[TASK INPUT]

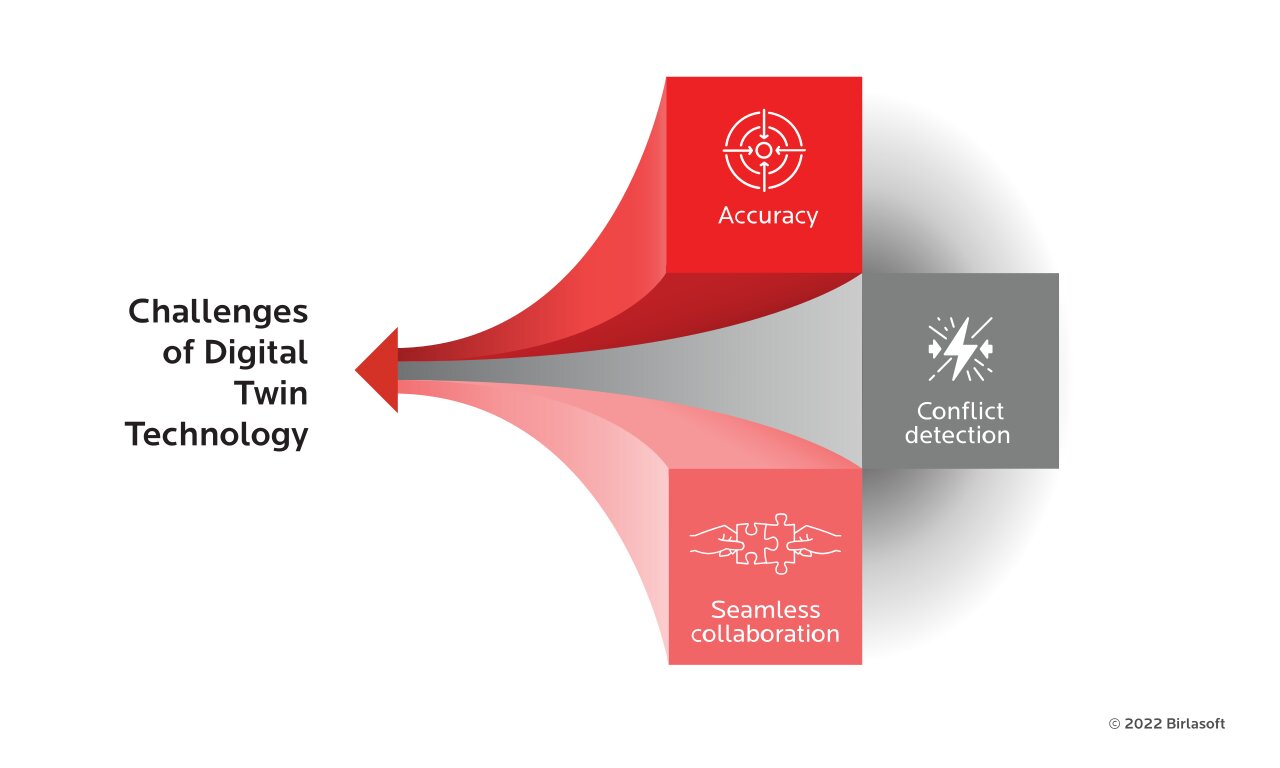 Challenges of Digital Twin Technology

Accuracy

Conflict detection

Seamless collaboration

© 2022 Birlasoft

[/TASK INPUT]
[TASK INPUT]

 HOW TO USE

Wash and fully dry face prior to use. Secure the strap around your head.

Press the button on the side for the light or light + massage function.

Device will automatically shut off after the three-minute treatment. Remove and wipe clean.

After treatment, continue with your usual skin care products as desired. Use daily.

[/TASK INPUT]

TASK PROMPT:
From the material above, count the lines that include "your" and give only the total.

EXERCISE RESPONSE:
2